7M2. Explain the difference between model selection and model comparison. What information is lost under model selection?

# Model selection refers to choose the model with the lowest (i.e., best) criterion value and discards other models. When we take this approach, it discards information about relative model accuracy contained in the difference among the criterion values for the candidate models. This relative model accuracy information can inform how confident we are in the models. Additionally, the model selection cares only about predictive accuracy and ignores causal inference. Thus, a model may be selected that has confounds or that would not correctly inform an intervention.

# In contrast, model comparison is a more general approach that uses multiple models to understand both how the variables influence prediction and affect implied conditional independencies in a causal model. Thus, we preserve information and can make more holistic judgments our data and models.

7M3. When comparing models with an information criterion, why must all models be fit to exactly the same observations? What would happen to the information criterion values, if the models were fit to different numbers of observations? Perform some experiments, if you are not sure.
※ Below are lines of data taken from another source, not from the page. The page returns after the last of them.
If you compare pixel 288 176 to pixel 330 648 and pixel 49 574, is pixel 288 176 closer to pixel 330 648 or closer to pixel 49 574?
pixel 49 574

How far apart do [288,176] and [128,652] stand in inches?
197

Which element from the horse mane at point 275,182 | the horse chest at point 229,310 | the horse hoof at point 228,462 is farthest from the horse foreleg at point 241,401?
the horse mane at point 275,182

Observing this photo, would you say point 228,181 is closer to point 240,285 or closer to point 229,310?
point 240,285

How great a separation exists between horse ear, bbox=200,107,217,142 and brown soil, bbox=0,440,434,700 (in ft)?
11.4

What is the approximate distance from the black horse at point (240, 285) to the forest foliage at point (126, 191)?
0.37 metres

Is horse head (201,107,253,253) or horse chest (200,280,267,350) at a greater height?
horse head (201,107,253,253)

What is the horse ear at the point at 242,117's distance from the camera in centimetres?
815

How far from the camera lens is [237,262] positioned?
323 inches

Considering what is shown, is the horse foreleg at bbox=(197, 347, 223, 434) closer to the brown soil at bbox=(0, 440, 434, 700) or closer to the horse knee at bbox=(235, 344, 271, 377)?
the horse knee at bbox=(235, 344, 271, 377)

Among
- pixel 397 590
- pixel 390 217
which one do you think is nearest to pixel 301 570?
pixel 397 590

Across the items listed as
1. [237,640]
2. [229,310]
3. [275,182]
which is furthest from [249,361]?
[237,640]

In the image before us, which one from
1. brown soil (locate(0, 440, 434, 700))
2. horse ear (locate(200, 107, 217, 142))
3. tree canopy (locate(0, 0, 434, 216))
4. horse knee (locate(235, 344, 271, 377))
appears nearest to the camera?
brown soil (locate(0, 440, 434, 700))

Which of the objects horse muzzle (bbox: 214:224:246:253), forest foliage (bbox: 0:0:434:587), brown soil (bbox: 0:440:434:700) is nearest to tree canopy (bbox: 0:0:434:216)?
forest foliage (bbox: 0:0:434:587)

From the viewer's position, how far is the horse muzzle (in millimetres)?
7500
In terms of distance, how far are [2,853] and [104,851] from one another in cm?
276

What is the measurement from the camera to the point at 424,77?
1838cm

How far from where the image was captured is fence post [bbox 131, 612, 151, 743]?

# When one model is fit to fewer (or different) observations, it is being evaluated and compared based on a different target than the other models. If fewer observations are used, the model will usually appear to perform better, because the deviance will be smaller due to having less to predict. Since the information criterion values like PSIS and WAIC are pointwise, therefore less observations results to less prediction error and eventually less information criterion value. 

7M4. What happens to the effective number of parameters, as measured by PSIS or WAIC, as a prior becomes more concentrated? Why? Perform some experiments, if you are not sure.

set.seed(11)
data(WaffleDivorce)
d <- WaffleDivorce
d$A <- standardize( d$MedianAgeMarriage )
d$D <- standardize( d$Divorce )

# sigma ~ uniform (0,10)
m_1 <- quap(
  alist(
    D ~ dnorm( mu , sigma ) ,
    mu <- a + bA * A ,
    a ~ dnorm( 0 , 0.2 ) ,
    bA ~ dnorm( 0 , 0.5 ) ,
    sigma ~ dunif( 0,10 )
    ) , data = d )

# concentrated priors: sigma ~ uniform (0,1)
m_2 <- quap(
  alist(
    D ~ dnorm( mu , sigma ) ,
    mu <- a + bA * A ,
    a ~ dnorm( 0 , 0.2 ) ,
    bA ~ dnorm( 0 , 0.5 ) ,
    sigma ~ dunif( 0,1 )
    ) , data = d )



compare(m_1, m_2, func=WAIC)
##         WAIC       SE     dWAIC     dSE    pWAIC    weight
## m_2 126.5506 13.90576 0.0000000      NA 4.140526 0.5535415
## m_1 126.9806 14.24906 0.4299805 0.37976 4.417956 0.4464585
compare(m_1, m_2, func=PSIS)
##         PSIS       SE    dPSIS      dSE    pPSIS    weight
## m_2 126.2403 13.80840 0.000000       NA 3.979589 0.7741175
## m_1 128.7037 15.58872 2.463417 1.989058 5.256225 0.2258825
# As a prior becomes more concentrated, the effective number of parameters decrease, as measured by PSIS and WAIC. It is because when the prior is more concentrated around the particular parameter value (regularizing prior), which means the prior is skeptical, the model is less flexible in fitting the sample, therefore the penalty term for overfitting risk (the effective number of parameters) decreases.

7M5. Provide an informal explanation of why informative priors reduce overfitting.

# Informative priors reduce overfitting by reducing the sensitivity of a model to a sample. Some of the information in a sample is irregular, not a recurring feature of the process of interest. Such a prior, when tuned properly, reduces overfitting while still allowing the model to learn the regular features of a sample. 

7M6. Provide an informal explanation of why overly informative priors result in underfitting.

# If a prior is overly informative, then even regular features of a sample will be missed and will not be learned by a model. In this case, it will result in underfitting.